St Jude’s was first opened in November 1877 to a design, redolent of the Early English Decorated style, by the architects Evans and Jolly of Eldon Chambers, Wheeler Gate, Nottingham. The foundation stone was laid on 10 April 1877, by William Windley. Windley, who had previously funded Nottingham All Saints, was one of the principal promoters of St Jude’s. St Jude’s was dedicated and consecrated by Right Rev Henry Mackenzie DD, first Suffragan Bishop of Nottingham, on 29 November 1877. The new church was described in 1883 as standing on the highest site of any Nottingham church.

St Jude’s was extended many times over the following the half century, before becoming a church in its own parish in 1926. On 15 September 1892, the Mayor of Nottingham, Richard Fitzhugh, laid a corner stone for the chancel. This was followed on 11 May 1893, by the re-opening of St Jude’s by the Bishop of Derby, who consecrated the new chancel, which had been added by the Nottingham architect William Arthur Heazell, and dedicated the new east window. The Southwell Diocesan Magazine records that the extension, which included the thirty-eight feet by twenty-four feet chancel, built from red brick and stone with a Broseley tiled roof and a Minton tile floor, cost £1,420 to build. This included the cost of installing a hot water heating system in the nave and chancel. A carved oak reredos and pulpit was supplied by the cabinet makers Foster and Cooper of Nottingham, whilst a font of carved Hollington stone, with alabaster shafts was donated by the family of the late Miss Welby. A five-light stained glass east window, depicting the Ascension and the eleven apostles, was donated by the Chairman of the Building Committee, Mr Robert Halford. A lectern, donated by Mr and Mrs C E Baker of Sherwood, was dedicated on Whit-Sunday in 1899 by the Rev Andrew Ping.

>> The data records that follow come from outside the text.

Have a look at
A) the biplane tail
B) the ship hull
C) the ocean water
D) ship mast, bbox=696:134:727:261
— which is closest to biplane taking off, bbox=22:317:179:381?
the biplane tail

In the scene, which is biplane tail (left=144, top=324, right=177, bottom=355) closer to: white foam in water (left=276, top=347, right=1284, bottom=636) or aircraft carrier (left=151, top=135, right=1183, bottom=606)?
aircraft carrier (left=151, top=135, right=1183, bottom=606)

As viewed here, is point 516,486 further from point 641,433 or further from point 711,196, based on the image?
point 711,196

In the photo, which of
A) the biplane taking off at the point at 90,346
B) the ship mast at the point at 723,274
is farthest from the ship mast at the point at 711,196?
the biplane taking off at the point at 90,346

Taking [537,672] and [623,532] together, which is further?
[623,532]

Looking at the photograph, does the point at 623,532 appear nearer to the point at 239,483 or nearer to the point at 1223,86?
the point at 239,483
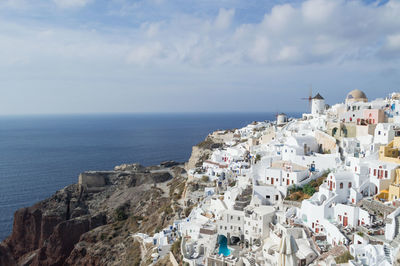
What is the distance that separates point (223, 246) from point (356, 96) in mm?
32154

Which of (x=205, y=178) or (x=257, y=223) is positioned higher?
(x=257, y=223)

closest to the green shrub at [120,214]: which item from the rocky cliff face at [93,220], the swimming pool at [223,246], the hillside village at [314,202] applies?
the rocky cliff face at [93,220]

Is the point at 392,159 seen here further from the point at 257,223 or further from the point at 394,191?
the point at 257,223

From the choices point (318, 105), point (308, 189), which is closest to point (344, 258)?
point (308, 189)

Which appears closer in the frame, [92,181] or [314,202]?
[314,202]

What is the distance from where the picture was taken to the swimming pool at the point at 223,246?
28953mm

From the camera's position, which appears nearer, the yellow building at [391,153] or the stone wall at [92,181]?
the yellow building at [391,153]

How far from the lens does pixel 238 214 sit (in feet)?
99.3

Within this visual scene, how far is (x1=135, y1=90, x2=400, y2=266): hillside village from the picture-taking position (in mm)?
22798

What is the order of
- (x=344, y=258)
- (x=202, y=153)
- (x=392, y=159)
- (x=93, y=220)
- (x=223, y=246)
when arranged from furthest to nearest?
(x=202, y=153) → (x=93, y=220) → (x=223, y=246) → (x=392, y=159) → (x=344, y=258)

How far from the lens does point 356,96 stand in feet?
158

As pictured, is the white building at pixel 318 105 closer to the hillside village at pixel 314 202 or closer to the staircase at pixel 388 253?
the hillside village at pixel 314 202

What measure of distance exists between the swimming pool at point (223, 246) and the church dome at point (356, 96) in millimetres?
30135

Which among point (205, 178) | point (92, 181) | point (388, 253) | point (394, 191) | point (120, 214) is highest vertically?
point (394, 191)
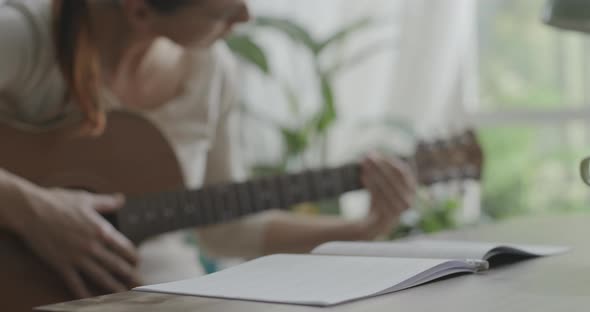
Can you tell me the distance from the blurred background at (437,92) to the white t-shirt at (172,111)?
77 cm

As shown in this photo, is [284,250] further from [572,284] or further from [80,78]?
[572,284]

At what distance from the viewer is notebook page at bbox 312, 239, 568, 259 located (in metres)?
0.87

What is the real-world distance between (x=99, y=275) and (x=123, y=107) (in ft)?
0.99

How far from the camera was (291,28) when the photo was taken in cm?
247

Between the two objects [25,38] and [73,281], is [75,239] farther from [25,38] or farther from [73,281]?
[25,38]

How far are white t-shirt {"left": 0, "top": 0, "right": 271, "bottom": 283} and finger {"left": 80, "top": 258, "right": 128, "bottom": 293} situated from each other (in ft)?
0.42

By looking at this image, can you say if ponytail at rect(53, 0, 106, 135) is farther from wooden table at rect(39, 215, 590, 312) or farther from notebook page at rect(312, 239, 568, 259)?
wooden table at rect(39, 215, 590, 312)

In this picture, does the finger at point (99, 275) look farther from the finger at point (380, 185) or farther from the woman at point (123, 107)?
the finger at point (380, 185)

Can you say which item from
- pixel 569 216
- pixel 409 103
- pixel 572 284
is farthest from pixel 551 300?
pixel 409 103

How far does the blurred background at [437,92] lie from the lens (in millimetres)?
2670

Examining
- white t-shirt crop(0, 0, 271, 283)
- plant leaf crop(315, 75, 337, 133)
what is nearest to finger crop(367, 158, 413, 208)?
white t-shirt crop(0, 0, 271, 283)

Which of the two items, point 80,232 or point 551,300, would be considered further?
point 80,232

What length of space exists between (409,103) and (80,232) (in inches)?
60.9

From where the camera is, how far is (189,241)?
2.75 m
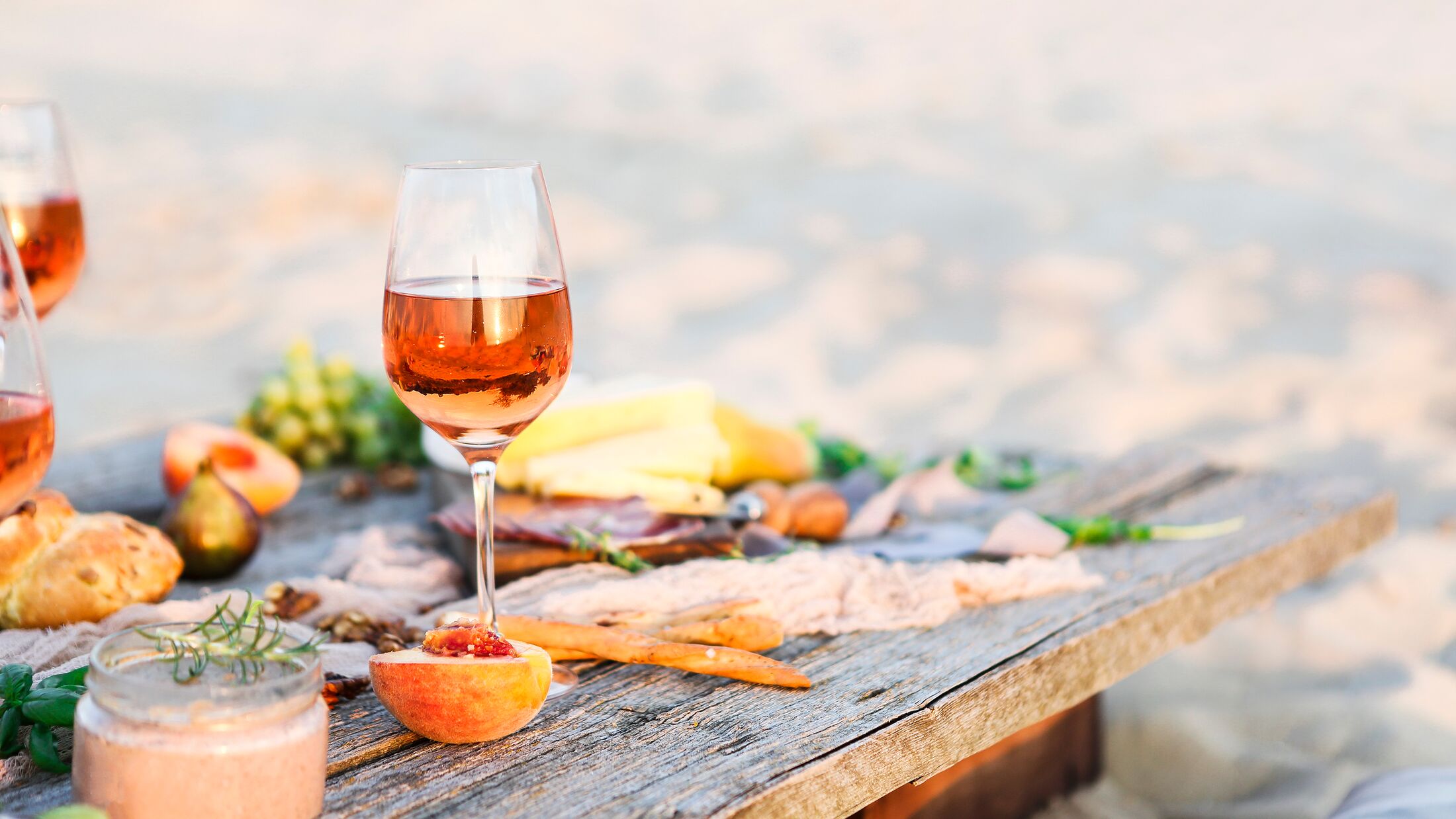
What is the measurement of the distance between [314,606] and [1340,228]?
12.7 feet

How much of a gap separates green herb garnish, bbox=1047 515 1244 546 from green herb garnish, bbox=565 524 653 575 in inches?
23.2

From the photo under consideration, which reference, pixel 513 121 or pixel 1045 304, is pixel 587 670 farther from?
pixel 513 121

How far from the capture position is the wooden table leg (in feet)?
6.32

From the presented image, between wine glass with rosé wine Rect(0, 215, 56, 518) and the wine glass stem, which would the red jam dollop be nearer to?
the wine glass stem

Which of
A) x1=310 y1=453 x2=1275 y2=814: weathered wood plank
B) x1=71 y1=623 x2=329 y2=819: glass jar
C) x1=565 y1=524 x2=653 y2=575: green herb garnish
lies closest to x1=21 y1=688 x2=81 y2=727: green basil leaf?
x1=71 y1=623 x2=329 y2=819: glass jar

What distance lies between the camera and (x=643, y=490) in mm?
1832

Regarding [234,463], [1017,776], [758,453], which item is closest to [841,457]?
[758,453]

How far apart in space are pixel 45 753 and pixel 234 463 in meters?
0.94

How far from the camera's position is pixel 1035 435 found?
4113 millimetres

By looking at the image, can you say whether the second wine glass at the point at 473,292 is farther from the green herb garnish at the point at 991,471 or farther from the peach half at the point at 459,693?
the green herb garnish at the point at 991,471

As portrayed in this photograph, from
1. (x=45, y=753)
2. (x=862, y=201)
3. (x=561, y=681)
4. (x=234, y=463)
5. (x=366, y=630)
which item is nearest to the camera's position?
(x=45, y=753)

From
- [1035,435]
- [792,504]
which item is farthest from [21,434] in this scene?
[1035,435]

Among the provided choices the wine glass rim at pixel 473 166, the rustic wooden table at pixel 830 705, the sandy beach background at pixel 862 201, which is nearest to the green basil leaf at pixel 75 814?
the rustic wooden table at pixel 830 705

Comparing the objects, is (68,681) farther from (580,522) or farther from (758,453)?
(758,453)
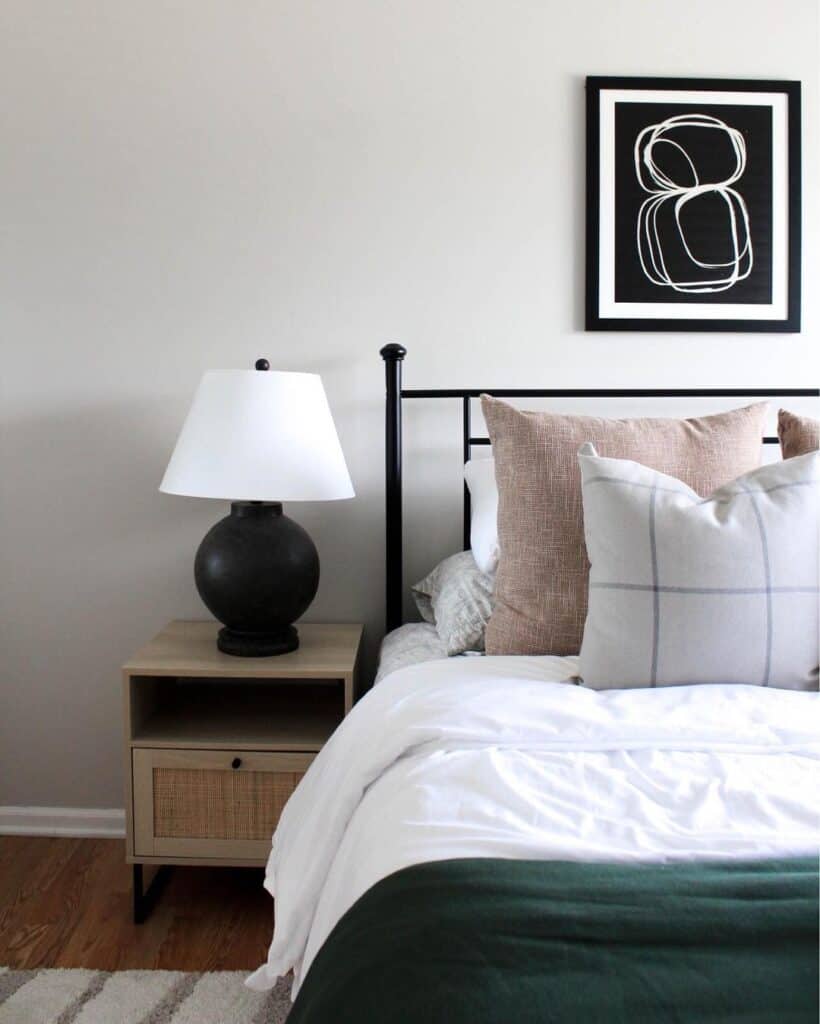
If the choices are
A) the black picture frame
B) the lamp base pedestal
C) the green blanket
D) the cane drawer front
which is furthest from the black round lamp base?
the green blanket

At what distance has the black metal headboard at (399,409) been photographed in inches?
81.9

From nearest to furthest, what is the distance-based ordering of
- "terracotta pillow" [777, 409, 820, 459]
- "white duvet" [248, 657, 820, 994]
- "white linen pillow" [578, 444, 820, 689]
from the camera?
"white duvet" [248, 657, 820, 994] → "white linen pillow" [578, 444, 820, 689] → "terracotta pillow" [777, 409, 820, 459]

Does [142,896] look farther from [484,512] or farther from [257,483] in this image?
[484,512]

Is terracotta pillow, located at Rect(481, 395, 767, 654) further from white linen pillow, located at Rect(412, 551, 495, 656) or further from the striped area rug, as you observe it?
the striped area rug

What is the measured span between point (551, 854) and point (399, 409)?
1.37m

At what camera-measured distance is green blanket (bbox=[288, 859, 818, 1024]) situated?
651 mm

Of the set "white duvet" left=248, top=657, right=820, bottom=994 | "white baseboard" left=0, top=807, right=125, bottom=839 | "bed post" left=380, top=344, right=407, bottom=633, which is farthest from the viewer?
"white baseboard" left=0, top=807, right=125, bottom=839

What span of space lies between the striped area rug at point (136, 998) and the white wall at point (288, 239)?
80cm

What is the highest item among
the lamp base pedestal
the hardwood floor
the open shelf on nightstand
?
the lamp base pedestal

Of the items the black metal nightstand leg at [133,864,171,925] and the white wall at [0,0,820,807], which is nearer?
the black metal nightstand leg at [133,864,171,925]

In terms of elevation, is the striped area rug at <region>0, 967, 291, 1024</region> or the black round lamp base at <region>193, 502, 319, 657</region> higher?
the black round lamp base at <region>193, 502, 319, 657</region>

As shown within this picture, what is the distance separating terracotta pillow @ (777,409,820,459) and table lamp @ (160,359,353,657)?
0.87 metres

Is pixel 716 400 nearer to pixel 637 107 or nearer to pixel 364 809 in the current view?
pixel 637 107

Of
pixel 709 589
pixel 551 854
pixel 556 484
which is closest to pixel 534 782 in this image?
pixel 551 854
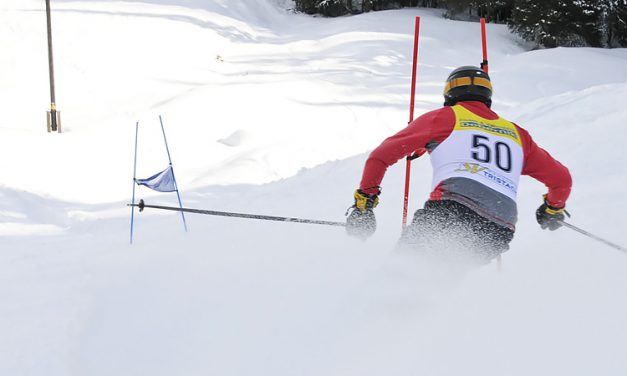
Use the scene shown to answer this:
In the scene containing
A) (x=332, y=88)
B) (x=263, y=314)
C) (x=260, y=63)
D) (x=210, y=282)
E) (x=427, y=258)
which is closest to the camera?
(x=427, y=258)

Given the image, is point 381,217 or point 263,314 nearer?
point 263,314

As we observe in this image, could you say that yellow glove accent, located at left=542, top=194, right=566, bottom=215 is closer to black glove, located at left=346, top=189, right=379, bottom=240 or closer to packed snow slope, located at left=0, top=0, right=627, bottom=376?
packed snow slope, located at left=0, top=0, right=627, bottom=376

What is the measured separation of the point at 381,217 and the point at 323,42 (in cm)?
2213

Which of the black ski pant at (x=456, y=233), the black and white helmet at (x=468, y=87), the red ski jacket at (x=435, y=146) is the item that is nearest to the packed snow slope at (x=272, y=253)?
the black ski pant at (x=456, y=233)

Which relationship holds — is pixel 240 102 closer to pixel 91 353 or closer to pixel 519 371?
pixel 91 353

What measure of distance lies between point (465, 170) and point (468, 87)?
581mm

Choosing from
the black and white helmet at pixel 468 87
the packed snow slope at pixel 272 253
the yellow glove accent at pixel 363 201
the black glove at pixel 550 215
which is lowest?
the packed snow slope at pixel 272 253

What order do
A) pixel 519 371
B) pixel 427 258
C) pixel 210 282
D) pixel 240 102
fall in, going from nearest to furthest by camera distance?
pixel 519 371
pixel 427 258
pixel 210 282
pixel 240 102

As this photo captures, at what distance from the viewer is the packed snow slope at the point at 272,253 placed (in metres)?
2.97

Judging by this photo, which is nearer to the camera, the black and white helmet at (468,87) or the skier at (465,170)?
the skier at (465,170)

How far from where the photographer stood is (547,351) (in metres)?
2.70

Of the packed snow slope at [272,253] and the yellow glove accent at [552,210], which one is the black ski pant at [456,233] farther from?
the yellow glove accent at [552,210]

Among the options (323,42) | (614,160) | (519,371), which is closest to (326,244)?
(519,371)

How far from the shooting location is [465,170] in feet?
10.0
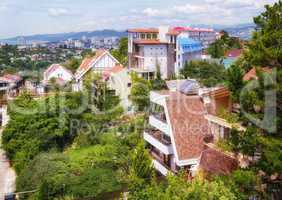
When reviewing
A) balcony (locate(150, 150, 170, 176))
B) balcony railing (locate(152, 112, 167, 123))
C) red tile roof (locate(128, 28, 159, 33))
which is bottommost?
balcony (locate(150, 150, 170, 176))

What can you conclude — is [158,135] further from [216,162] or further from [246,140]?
[246,140]

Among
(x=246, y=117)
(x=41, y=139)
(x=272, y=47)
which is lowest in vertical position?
(x=41, y=139)

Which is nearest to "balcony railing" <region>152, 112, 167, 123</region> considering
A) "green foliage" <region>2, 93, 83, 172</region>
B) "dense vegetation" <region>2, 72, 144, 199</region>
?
"dense vegetation" <region>2, 72, 144, 199</region>

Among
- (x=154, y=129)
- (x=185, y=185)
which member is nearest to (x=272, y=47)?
(x=185, y=185)

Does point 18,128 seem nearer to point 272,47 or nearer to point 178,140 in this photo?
point 178,140

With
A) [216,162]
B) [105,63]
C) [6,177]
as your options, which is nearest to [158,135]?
[216,162]

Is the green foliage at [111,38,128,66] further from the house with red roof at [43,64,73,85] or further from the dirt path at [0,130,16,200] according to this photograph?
the dirt path at [0,130,16,200]
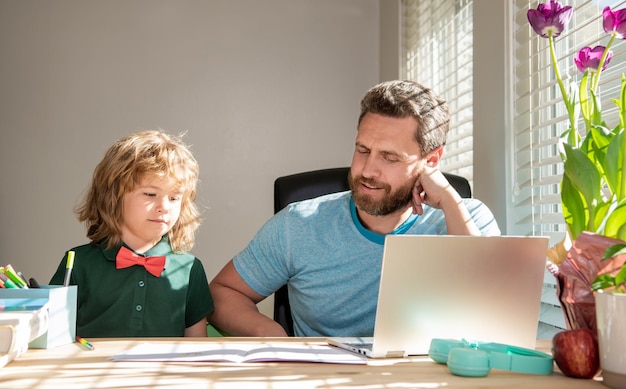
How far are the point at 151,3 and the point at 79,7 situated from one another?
1.20 feet

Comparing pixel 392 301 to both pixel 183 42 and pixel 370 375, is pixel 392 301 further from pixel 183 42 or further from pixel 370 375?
pixel 183 42

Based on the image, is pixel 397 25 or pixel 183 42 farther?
pixel 183 42

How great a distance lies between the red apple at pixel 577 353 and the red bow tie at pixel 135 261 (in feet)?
3.16

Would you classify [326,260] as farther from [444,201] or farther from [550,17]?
[550,17]

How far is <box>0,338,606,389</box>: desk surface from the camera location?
883 mm

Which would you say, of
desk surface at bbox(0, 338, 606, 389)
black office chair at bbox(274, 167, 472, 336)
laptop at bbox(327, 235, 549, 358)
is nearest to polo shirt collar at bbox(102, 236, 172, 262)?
black office chair at bbox(274, 167, 472, 336)

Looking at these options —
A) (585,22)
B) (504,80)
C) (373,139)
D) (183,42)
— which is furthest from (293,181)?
(183,42)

The 1912 Visitation details record that the church could seat 250 people. There were 244 children on the roll of the Church School and 240 on the Sunday School roll. There were 75 baptisms and 158 Confirmations over the past year.

St Jude’s was extended again in 1914. On 25 July 1914, only a matter of days before the outbreak of the First World War, the Duchess of Newcastle performed the sod-cutting ceremony to mark the commencement of building works. Through the addition of two new aisles, to the North and South, the seating capacity of the nave was to be increased to three-hundred and sixty people. The cornerstone for the new aisles was laid by the Duke of Portland on 5 June 1915 and the completed work was consecrated by the Bishop of Southwell, Edwyn Hoskins on 26 February 1916.

On 25 May 1922, a new Memorial Chapel, commemorating those who died in the First World War, was consecrated. Three years later a new choir vestry was added. In 1926 St Jude’s became a church in its own parish. The following year, Rev Ernest Arnold Dunn (previously Vicar of All Souls' parish church, Harlesden, London) was appointed Vicar of St Jude’s. During his tenure, St Jude’s was extended once more. 1928 saw the commencement of building work for a new extension, which would increase the seating capacity by a further one-hundred and fifty people. The original west wall of the church had to be demolished in order to facilitate the extension, which involved the removal of the foundation stone laid by William Windley. It was decided that the duty of relaying the foundation stone in the wall of the new porch, should be handed to William Windley's son, J W Windley, who performed the task on 15 July in front of a large congregation.

The Southwell Diocesan Magazine for 1935 reports that the parish boundaries of St Jude were extended that year to include an area bounded by Woodborough and Porchester Roads, including parts of: Whittingham Road, Robinson Road, Haywood Road, Sandford Road, Hilton Road, Kent Road, Moore Road and also Porchester Road.

The adjacent octagonal church hall was added by the Nottingham architects Eberlin & Partners in 1970. The hall was criticised by Elizabeth Williamson in her 1979 revision of Pevsner's Nottinghamshire as: ‘an incongrous neo-Georgian church hall [...] and not even in the right colour brick.’

In 2002, St Jude’s had a congregation of two-hundred and fifty people. The current Vicar of St Jude’s, Rev. John Allister, was appointed in July 2012.